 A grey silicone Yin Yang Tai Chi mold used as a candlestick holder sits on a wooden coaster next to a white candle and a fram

* * *

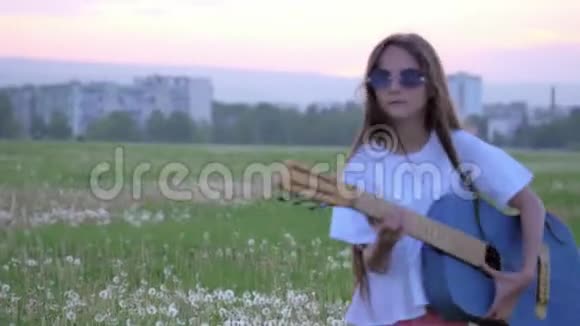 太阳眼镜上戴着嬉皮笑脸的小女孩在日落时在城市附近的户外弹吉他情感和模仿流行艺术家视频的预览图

==

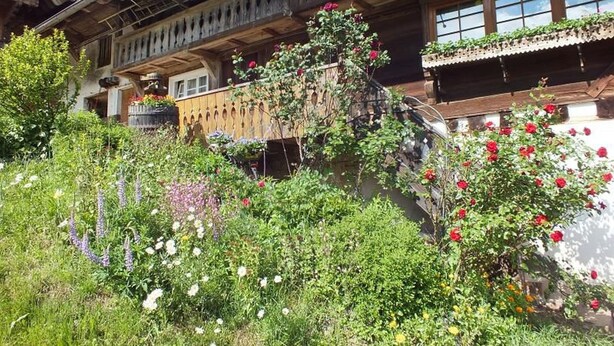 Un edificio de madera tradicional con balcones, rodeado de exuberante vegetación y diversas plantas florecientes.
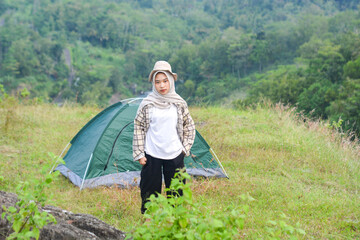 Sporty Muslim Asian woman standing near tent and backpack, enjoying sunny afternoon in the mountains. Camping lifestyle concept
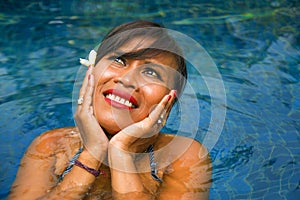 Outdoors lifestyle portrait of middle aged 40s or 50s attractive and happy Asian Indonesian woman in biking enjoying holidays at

## What to produce
From the records above, copy exactly the stretch from the line holding "Un edificio de" through the line holding "Outdoors lifestyle portrait", both ends included, without the pictures.

## Result of this exercise
 Un edificio de madera tradicional con balcones, rodeado de exuberante vegetación y diversas plantas florecientes.
 Sporty Muslim Asian woman standing near tent and backpack, enjoying sunny afternoon in the mountains. Camping lifestyle concept
 Outdoors lifestyle portrait of middle aged 40s or 50s attractive and happy Asian Indonesian woman in biking enjoying holidays at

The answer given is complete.